„Pößneck kommt zurück“

Pößneck ist eine ostthüringische Kleinstadt mit derzeit noch 13.000 Einwohnern, die vom demografischen Wandel und von Abwanderung so stark betroffen ist, dass das Einsetzen einer sich beschleunigenden Abwärtsspirale befürchtet werden muss.

Seit der Wende hat die Stadt etwa ein Drittel ihrer Einwohnerschaft verloren. Gleichzeitig stieg das Durchschnittsalter der verbleibenden Bevölkerung. In den letzten Jahren hat sich die Entwicklung verlangsamt, zum Stillstand gekommen ist sie jedoch nicht.

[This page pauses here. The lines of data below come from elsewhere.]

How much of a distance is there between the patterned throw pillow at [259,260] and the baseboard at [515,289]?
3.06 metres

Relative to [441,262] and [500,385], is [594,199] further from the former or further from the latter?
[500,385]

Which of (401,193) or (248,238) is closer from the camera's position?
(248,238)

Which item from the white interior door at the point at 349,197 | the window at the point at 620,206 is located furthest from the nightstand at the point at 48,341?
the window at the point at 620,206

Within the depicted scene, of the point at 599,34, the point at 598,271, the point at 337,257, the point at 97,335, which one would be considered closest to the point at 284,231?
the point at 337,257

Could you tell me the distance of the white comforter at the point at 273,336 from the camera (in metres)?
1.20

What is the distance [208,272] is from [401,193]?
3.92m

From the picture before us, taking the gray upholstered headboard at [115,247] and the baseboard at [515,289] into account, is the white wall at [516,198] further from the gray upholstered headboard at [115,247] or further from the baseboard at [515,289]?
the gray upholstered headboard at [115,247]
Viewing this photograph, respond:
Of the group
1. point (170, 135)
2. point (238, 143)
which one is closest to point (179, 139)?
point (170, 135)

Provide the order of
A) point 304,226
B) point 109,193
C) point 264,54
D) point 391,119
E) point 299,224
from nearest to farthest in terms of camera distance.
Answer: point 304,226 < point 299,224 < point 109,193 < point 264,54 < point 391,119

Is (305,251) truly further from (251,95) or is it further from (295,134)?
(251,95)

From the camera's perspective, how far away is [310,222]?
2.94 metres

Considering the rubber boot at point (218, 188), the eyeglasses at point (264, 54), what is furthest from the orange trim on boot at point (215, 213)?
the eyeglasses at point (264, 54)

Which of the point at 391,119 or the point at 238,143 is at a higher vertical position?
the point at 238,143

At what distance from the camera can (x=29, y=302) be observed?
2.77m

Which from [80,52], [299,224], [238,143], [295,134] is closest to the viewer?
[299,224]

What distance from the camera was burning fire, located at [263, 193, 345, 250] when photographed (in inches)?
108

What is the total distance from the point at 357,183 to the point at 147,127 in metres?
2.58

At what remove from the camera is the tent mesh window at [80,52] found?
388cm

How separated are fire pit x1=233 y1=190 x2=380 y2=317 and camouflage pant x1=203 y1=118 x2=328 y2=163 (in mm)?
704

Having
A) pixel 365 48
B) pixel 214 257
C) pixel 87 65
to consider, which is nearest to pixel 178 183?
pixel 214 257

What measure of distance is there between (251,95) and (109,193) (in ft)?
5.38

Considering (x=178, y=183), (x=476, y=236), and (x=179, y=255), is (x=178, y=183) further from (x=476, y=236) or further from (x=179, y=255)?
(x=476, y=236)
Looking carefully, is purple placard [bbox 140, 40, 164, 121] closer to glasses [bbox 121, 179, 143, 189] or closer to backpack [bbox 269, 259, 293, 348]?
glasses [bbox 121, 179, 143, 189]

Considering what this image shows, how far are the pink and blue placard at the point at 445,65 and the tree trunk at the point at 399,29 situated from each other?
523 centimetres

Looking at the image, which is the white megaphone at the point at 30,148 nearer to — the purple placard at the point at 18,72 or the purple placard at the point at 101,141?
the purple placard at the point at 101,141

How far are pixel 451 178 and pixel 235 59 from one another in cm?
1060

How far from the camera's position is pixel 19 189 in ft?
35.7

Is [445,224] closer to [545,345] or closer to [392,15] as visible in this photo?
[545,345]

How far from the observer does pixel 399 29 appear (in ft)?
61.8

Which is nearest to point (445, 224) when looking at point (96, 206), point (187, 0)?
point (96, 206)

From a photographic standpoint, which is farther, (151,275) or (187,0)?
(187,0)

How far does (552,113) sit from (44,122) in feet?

Insbesondere im Innenstadtbereich manifestiert sich das Problem durch hohe Leerstandsquoten über die Jahre und verfallener Bausubstanz. Das ruinöse Erscheinungsbild von Schrottimmobilien infiziert benachbarte Liegenschaften.
Die Unattraktivität des Stadtbildes wiederum erhöht die Wahrscheinlichkeit einer weiteren Abwanderung der Bewohner.

Pößneck will die Entwicklung nicht sich selbst überlassen, sondern sie aktiv gestalten, negative Folgen minimieren und die Stadt zukunftsfähig machen. Mit gezielten Maßnahmen will man sich dem zunehmenden Wettbewerb der Kommunen um Einwohner stellen. Dazu wurde auf Anregung der Stiftung Schloss Ettersburg die Initiative „Pößneck kommt zurück“ entwickelt.

Erste praktische Maßnahmen der Stadt im Sinne dieser neuen Strategie sind:

  1. die Aufwertung innerstädtischer Brachflächen durch geeignete Zwischenlösungen, in der Regel pflegeleichte Begrünung
  2. Reihenhausbebauung auf zentralen Brachflächen und damit Wiederbelebung der Innenstadt
  3. Ausarbeitung einer Gestaltungssatzung und entsprechende Beratung der Interessenten 
  4. Katalogisierung zum Verkauf stehender Innenstadtimmobilien mit zielgerichteter Aufarbeitung der Informationen zum Objekt samt Nutzungsvorschlägen
  5. Flyer-Kampagne für Jenaer Studenten. Aufgrund der Wohnungsknappheit und den damit verbundenen hohen Mietkosten in Jena könnte sich Pößneck zu einer echten Alternative für viele Studenten entwickeln.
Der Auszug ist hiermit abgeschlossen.